#### Material supplied
--------

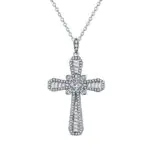 Eternal Faith Cross Necklace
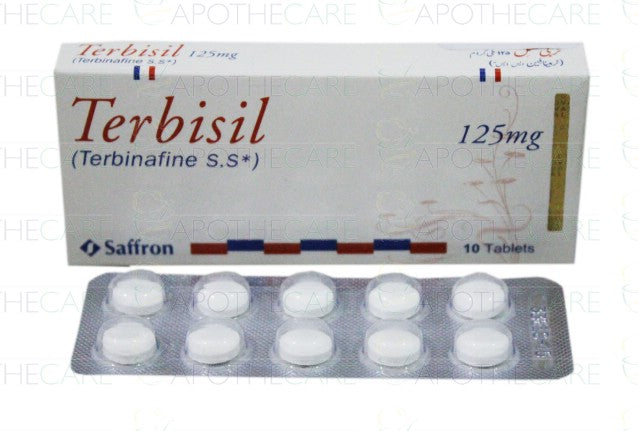 Terbisil Tablets 125mg 10's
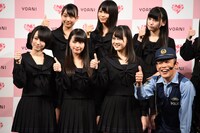 写真上段左から瀧脇笙古、大場花菜、齋藤樹愛羅。下段左から野口衣織、佐々木舞香、高松瞳、柳沢慎吾。
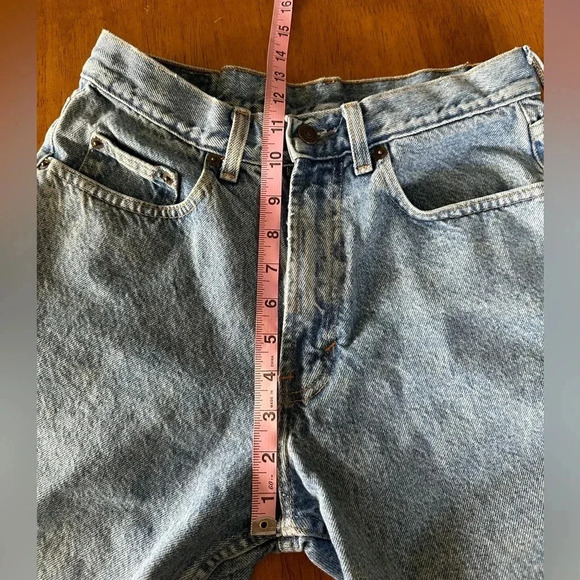 Vintage Gap Easy Fit Jean Shorts - Picture 8 of 9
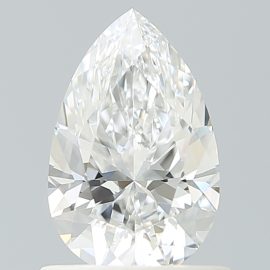 0.9 Carat - E - VS1 - Cut - PEAR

--------

#### Your instructions
Lay out the text of every row above as a JSON list of strings, with one string per line and no blank lines. Leave the pictures out of the list.

#### Answer for this exercise
[
  " Eternal Faith Cross Necklace",
  " Terbisil Tablets 125mg 10's",
  " 写真上段左から瀧脇笙古、大場花菜、齋藤樹愛羅。下段左から野口衣織、佐々木舞香、高松瞳、柳沢慎吾。",
  " Vintage Gap Easy Fit Jean Shorts - Picture 8 of 9",
  " 0.9 Carat - E - VS1 - Cut - PEAR"
]